Cuando la OMS clasificó la carne procesada como carcinógena y la comparó con el tabaco, el impacto mediático fue enorme. Sin embargo, el mensaje se simplificó más de lo que la evidencia permite.
La carne procesada es la que ha sido sometida a procesos como salazón, curado o ahumado (embutidos, salchichas, bacon).
La carne roja no procesada (ternera, cerdo, cordero) muestra una asociación mucho más débil, y su consumo moderado no se ha relacionado de forma clara con un mayor riesgo de cáncer.

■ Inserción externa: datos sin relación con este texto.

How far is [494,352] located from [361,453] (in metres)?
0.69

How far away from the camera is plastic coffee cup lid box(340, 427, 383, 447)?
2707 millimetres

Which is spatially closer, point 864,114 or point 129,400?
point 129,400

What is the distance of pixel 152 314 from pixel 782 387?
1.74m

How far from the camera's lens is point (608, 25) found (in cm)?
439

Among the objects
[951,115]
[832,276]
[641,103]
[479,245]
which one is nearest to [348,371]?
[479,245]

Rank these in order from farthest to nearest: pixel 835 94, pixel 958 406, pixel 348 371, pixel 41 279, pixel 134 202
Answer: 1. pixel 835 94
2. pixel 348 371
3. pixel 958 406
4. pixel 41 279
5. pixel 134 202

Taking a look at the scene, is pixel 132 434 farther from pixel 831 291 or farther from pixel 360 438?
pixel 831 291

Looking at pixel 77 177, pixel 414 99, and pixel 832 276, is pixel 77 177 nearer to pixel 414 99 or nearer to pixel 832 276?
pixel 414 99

Cuál es el riesgo real? El riesgo basal de cáncer colorrectal es de aproximadamente un 4% a lo largo de la vida.
Consumir 50 g diarios de carne procesada se asocia a un aumento relativo del riesgo del 18%, lo que en términos absolutos supone alrededor de un 5%.
Es decir, un incremento de 1 punto porcentual: real, pero limitado.
✅ Conclusión: el mensaje clave no es la eliminación, sino la moderación. El consumo ocasional de carne procesada no tiene un impacto relevante en la salud; el riesgo aparece con el consumo diario y sostenido.
Cómo gestionas la carne en tu dieta: consumo ocasional o diario?